Although pictures appear in the data, the answer should contain only the lines from its start through the line with "Таблица по истории", written out exactly.

======== Supplied information ========

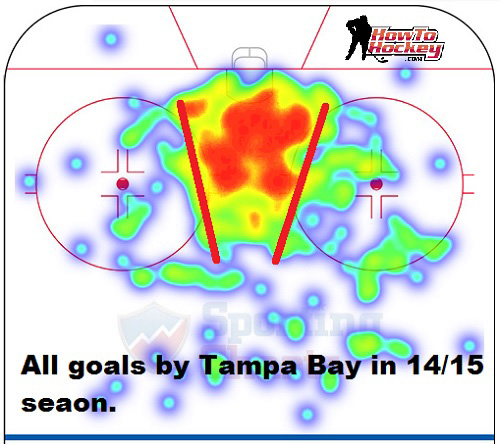 NHL goal scoring location heatmap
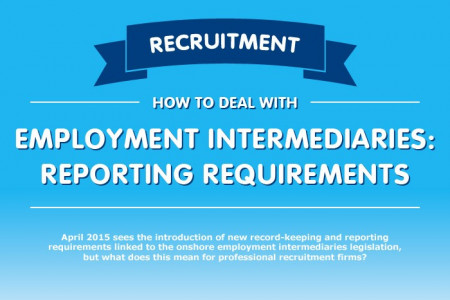 Onshore reporting for recruitment firms Infographic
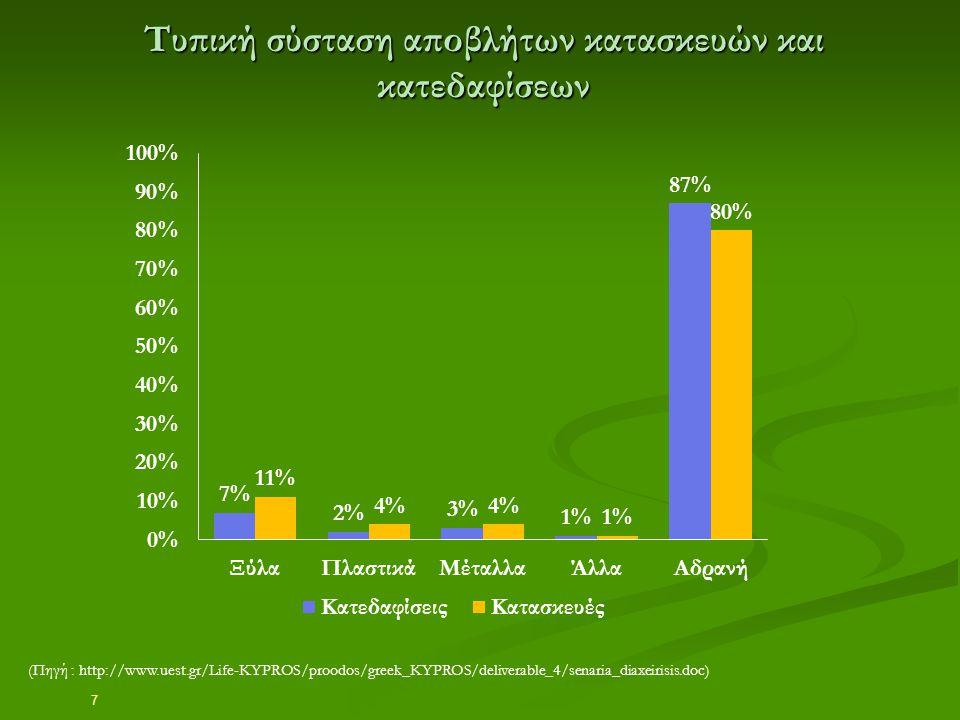 7 Τυπική σύσταση αποβλήτων κατασκευών και κατεδαφίσεων (Πηγή : http://www.uest.gr/Life-KYPROS/proodos/greek_KYPROS/deliverable_4/senaria_diaxeirisis.d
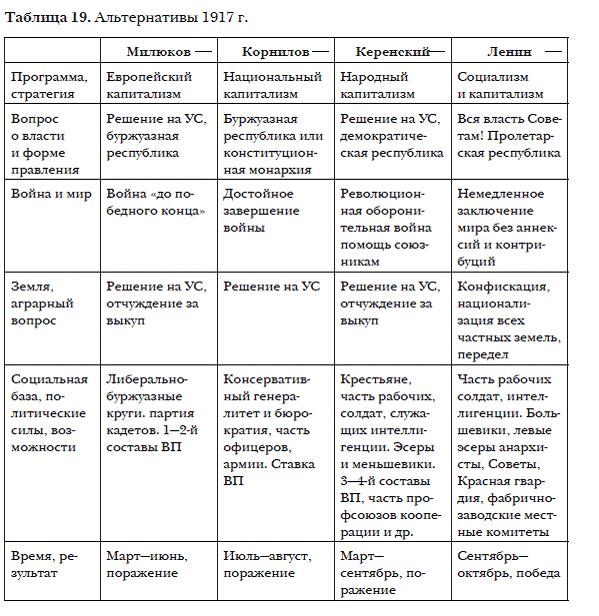 Таблица по истории 8 класс революции 1848-1849 гг в европе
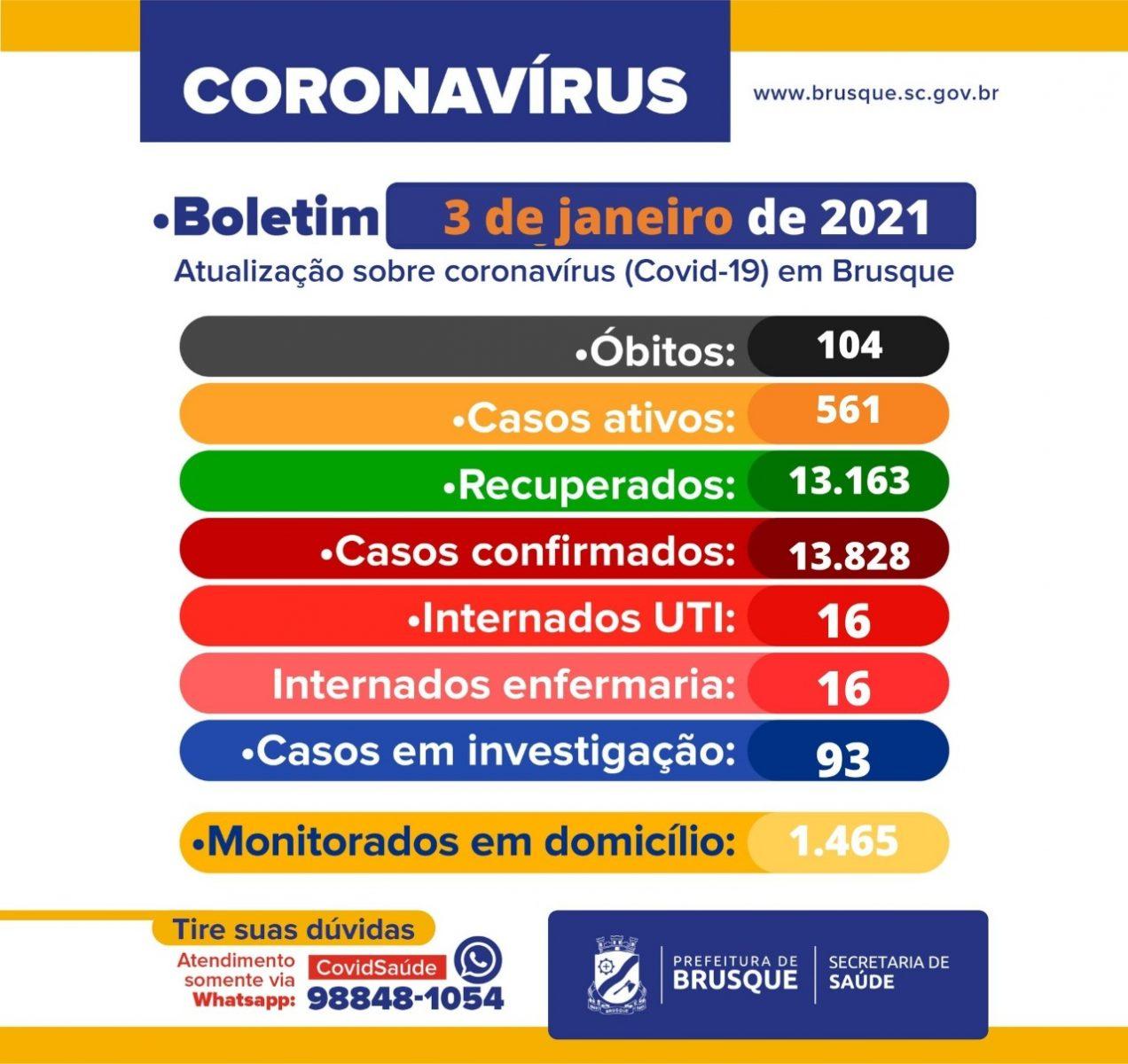 Covid-19: Confira o boletim epidemiológico deste domingo (03)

========

Result of this task:
 NHL goal scoring location heatmap
 Onshore reporting for recruitment firms Infographic
 7 Τυπική σύσταση αποβλήτων κατασκευών και κατεδαφίσεων (Πηγή : http://www.uest.gr/Life-KYPROS/proodos/greek_KYPROS/deliverable_4/senaria_diaxeirisis.d
 Таблица по истории 8 класс революции 1848-1849 гг в европе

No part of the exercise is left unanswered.